> [Set of tasks]
A – Name every language that the education reform text below mentions.
B – Reproduce the passage of the education reform text below, starting with "The French-language grip" and going on through "but new infrastructure.".

> [Text shown]
Rwanda's experiment is instructive, if cautionary. In 2008, Rwanda switched its medium of instruction from French and Kinyarwanda to English — virtually overnight. The goal was to align with East African neighbors and attract English-speaking investment. The transition was chaotic. Teachers who barely spoke English were suddenly required to teach in it. But Rwanda was at least making a choice, however controversial, based on its own strategic interests rather than colonial inheritance.

The Deeper Question

Education reform can't be separated from broader questions of sovereignty.

African countries spend roughly 4% of GDP on education — comparable to other regions. But they face structural constraints that don't appear in budget figures.

Brain drain pulls trained teachers abroad, where salaries are ten or twenty times higher. Countries invest in training educators only to watch them leave.

Debt service crowds out education spending. When 40% of revenue goes to creditors, there's less for schools.

Curriculum design is often influenced by donors who have their own ideas about what African children should learn. The World Bank and IMF have promoted particular educational models as conditions for loans. NGOs from wealthy countries run programs with Western pedagogical assumptions.

The French-language grip remains tight. France controls printing presses, textbook distribution, teacher training programs in former colonies. Breaking free requires not just policy change but new infrastructure.

> [Provided material]
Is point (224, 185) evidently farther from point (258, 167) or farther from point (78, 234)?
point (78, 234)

---

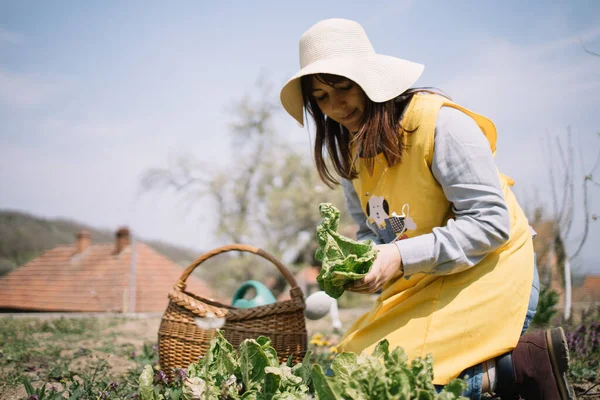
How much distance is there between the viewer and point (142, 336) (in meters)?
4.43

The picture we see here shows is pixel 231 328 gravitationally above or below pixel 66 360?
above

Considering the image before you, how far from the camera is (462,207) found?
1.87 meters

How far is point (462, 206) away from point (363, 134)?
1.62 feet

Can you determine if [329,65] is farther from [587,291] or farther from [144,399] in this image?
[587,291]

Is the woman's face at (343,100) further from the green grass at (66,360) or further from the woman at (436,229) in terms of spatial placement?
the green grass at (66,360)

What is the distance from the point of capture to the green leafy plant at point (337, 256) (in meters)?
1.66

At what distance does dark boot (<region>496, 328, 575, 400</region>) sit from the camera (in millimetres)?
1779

--

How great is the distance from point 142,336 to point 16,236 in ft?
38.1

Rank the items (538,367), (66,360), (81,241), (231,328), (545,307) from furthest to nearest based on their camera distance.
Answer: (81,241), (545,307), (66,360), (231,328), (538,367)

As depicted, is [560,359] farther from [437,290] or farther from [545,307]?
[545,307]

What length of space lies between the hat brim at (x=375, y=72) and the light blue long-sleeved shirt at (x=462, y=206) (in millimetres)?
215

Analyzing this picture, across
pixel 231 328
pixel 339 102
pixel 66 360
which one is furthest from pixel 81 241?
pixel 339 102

> [Task results]
A – French, Kinyarwanda, English

B –
The French-language grip remains tight. France controls printing presses, textbook distribution, teacher training programs in former colonies. Breaking free requires not just policy change but new infrastructure.